2026 · Builder — hardware, sysadmin, networking · Active
infrastructureLinuxself-hostingAI

The Problem

I got tired of API rate limits and having no say in which model runs. I wanted a local inference server my family could use from their phones — no accounts, no subscriptions, no data leaving my apartment.

The Build

Found an HP Z440 on Dutch Marktplaats for €320 — Xeon E5-2680v4, 32 GB ECC, GTX 1080. Checked every component in person before handing over cash.
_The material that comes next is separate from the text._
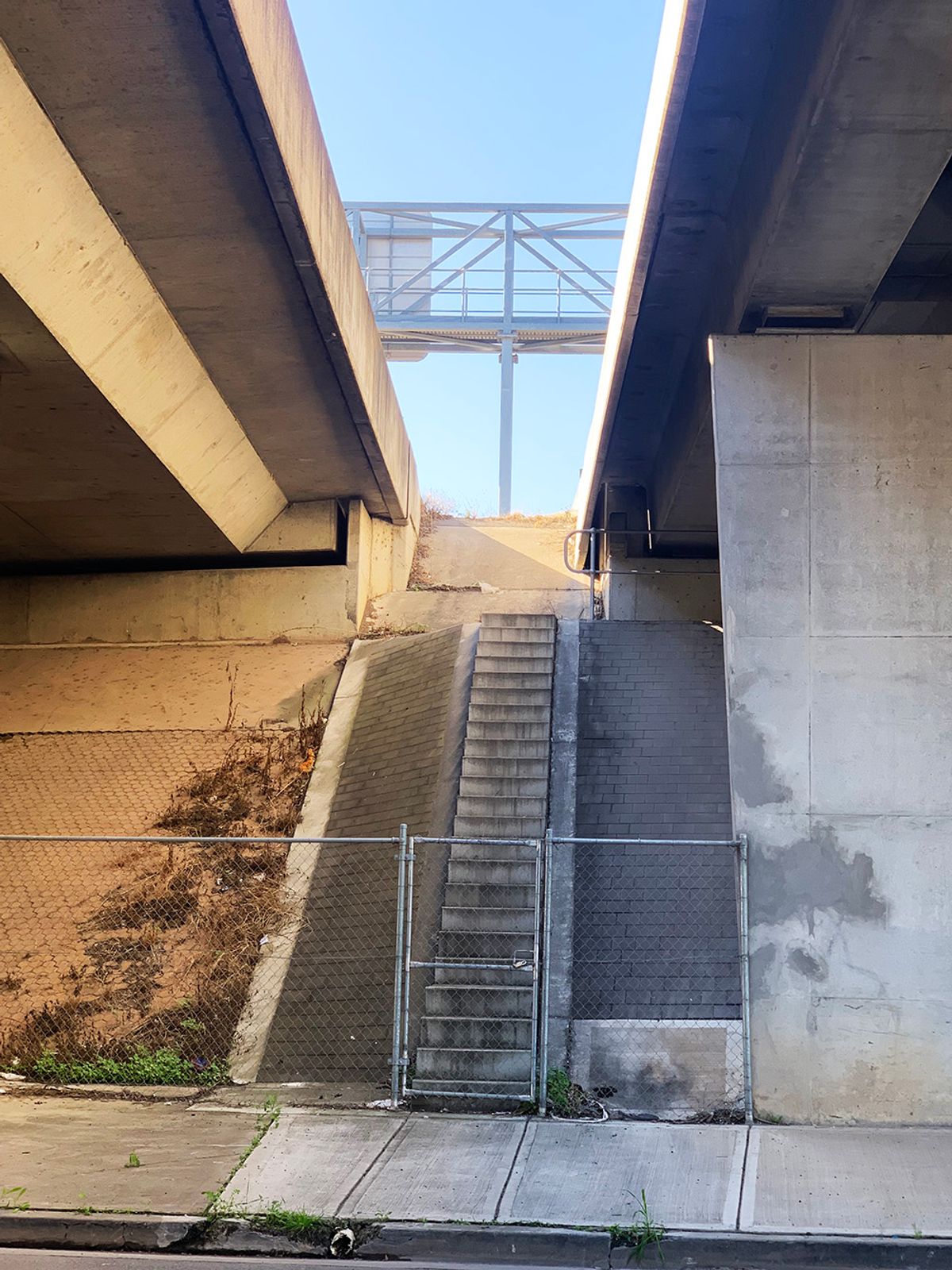 Martha St Underpass skate spot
Installed Ubuntu Server 24.04 headless, wired up NVIDIA drivers, Docker GPU passthrough, and Ollama + Open WebUI. Remote access runs through Tailscale — mesh VPN, no port forwarding, nothing exposed to the internet. My mom chats with a local LLM from her phone now. She doesn't know what a model is. That's the point.

Open WebUI ← browser Ollama Docker + GPU passthrough Ubuntu Server 24.04 HP Z440 · Xeon E5-2680v4 · 1080 → 3060 Tailscale VPN → accessible anywhere
Full stack: from bare metal to browser-based AI chat

The Lockout

Two weeks in, I lost SSH access. authorized_keys got wiped by a silent save failure — turns out LVM had only allocated 100 GB of a 256 GB NVMe, and 64 GB of AER error logs had quietly filled the disk. Writes failed silently. I recovered through one still-open terminal session that happened to be running. One session. That was all that stood between me and reformatting the drive and starting over. I spent that night extending the LVM partition, clearing the logs, and hardening everything I could think of. The server hasn't gone down since.

The Ops Layer

  • LAN + Tailscale only. No direct public internet exposure.
  • Key-only SSH, UFW, fail2ban, and unattended security upgrades.
  • Journald capped, reserved disk blocks, and a daily disk-usage warning after the lockout.
  • Open WebUI stays the family-facing layer; admin stays in the terminal.

The Result

During bring-up, Llama 3.2 was running at about 75 tok/s on the original GTX 1080. Since then the box has kept growing: BIOS updated, the 1080 swapped for an RTX 3060, and the stack hardened enough that I trust it on the LAN and over the tailnet. It earns its electricity bill.